2. Build a diverse team.
One of the best ways to ensure your data is properly representing every relevant demographic is to have a team that comes from varied backgrounds and perspectives. Diverse teams are more likely to spot biases that might be missed by less heterogeneous groups.
3. Audit and review
Regularly audit your data for potential biases. Use statistical tests and visualization tools to identify any anomalies or skewed distributions. Consider third-party audits for a truly unbiased review. You can also set up automated tools and software designed to detect and highlight biases in datasets, flagging potential areas of concern for you to review.
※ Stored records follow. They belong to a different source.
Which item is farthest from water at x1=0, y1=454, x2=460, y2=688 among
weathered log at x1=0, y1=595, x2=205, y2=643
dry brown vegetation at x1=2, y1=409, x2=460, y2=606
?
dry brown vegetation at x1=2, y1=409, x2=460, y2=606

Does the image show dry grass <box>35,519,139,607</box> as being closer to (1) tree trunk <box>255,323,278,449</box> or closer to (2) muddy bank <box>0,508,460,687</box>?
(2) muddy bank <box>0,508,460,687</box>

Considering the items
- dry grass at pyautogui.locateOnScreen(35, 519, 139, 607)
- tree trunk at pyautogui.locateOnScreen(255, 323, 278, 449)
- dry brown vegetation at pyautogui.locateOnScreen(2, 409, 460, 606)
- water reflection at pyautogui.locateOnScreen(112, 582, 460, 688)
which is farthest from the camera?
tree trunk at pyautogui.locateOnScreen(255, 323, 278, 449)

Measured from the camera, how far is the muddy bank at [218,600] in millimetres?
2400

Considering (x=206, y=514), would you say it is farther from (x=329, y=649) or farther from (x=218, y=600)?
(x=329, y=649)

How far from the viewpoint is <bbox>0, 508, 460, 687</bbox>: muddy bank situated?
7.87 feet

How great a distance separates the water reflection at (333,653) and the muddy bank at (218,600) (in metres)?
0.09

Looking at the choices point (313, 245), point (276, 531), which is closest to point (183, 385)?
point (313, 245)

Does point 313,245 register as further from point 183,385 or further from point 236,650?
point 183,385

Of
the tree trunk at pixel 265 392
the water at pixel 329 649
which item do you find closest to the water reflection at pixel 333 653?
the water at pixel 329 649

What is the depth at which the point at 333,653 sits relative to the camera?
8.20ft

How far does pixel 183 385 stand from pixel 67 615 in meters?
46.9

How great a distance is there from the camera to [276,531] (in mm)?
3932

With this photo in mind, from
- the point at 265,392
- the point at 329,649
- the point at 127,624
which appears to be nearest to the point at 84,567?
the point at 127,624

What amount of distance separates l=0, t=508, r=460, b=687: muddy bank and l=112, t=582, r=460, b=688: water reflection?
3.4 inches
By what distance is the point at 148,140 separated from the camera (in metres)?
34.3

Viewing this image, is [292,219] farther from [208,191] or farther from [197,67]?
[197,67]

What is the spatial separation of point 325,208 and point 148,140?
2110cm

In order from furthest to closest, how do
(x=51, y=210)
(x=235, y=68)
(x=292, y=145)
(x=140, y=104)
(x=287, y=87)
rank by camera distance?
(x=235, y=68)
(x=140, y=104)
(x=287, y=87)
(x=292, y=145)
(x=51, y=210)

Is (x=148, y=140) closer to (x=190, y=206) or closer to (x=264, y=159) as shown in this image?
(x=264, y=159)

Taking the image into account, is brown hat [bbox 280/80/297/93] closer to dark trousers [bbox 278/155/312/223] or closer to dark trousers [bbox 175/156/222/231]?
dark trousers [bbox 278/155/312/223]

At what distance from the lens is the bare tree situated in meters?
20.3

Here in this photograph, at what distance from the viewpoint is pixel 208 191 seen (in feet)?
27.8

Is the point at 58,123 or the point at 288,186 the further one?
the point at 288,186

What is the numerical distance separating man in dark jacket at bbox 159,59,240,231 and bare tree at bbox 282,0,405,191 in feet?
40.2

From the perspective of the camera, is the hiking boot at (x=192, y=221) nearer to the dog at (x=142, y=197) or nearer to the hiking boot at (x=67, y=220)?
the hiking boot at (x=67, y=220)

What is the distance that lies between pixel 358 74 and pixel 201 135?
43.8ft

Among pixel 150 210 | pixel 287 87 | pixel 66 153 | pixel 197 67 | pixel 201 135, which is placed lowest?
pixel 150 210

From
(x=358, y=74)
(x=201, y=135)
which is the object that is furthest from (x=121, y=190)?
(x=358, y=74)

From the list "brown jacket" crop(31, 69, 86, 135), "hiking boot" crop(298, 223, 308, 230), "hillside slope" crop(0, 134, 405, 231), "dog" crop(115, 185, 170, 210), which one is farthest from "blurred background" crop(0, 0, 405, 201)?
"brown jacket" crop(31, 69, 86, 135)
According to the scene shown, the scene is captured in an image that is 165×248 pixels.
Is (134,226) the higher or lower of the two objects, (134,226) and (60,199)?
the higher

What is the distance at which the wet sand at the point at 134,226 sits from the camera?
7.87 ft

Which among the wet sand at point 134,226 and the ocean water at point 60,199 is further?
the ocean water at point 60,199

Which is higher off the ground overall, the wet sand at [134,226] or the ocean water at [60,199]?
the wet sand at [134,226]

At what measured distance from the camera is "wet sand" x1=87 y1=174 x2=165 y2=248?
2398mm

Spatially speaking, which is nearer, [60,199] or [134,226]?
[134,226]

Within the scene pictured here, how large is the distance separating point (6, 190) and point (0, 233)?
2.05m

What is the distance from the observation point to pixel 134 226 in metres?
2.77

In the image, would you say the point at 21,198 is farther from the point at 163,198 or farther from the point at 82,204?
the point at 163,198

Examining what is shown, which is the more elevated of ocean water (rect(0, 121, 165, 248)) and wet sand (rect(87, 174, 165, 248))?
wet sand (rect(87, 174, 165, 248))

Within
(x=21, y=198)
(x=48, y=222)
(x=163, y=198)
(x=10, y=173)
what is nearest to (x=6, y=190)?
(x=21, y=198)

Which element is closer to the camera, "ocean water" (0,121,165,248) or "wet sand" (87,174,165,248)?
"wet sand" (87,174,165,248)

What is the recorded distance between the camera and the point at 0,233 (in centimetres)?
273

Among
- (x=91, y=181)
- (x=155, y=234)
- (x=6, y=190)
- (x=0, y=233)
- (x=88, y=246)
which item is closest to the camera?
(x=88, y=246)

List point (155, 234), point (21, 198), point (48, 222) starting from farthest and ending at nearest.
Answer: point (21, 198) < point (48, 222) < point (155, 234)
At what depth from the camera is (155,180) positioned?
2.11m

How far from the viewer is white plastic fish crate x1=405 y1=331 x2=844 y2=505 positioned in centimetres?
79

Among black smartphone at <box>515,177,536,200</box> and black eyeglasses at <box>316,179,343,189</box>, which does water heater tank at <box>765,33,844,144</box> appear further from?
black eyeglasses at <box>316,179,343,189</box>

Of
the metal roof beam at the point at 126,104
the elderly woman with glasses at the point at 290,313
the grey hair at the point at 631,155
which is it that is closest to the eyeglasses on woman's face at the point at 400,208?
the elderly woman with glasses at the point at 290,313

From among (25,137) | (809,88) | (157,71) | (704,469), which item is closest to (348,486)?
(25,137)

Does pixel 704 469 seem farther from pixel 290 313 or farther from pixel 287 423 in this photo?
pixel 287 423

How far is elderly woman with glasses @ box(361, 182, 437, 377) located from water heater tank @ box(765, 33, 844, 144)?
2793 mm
4. Encourage transparency.
Whenever possible, use transparent and open data sources. Make sure, too, to document all steps of the data collection and preprocessing stages. Knowing where data comes from and how it’s collected can provide insights into potential biases. Transparency can also help you better understand the historical context of the data. If you can see that the data reflects historical biases, then you can consider ways to adjust.
5. Continuously monitor the process.
Bias detection and mitigation are not one-off tasks. Continuously monitor data and your models for biases. As new data comes in or the external environment changes, so will the steps you need to take to eliminate bias.
6. Create a feedback loop.
Establish mechanisms to gather feedback on data-driven decisions. This can help identify cases where biased data might have influenced a decision. In that same vein, train staff on the importance of unbiased data and the risks associated with biased decision-making. That way, they know what to look for.
7. Engage with stakeholders.
Connect with people invested in your business, especially those from underrepresented groups. This will help you better understand others’ concerns and perspectives when it comes to data collection and usage. With their input, you can then establish ethical guidelines. This can serve as a framework for ensuring fairness and transparency in all your data-driven activities and can help pave the way for more ethical AI.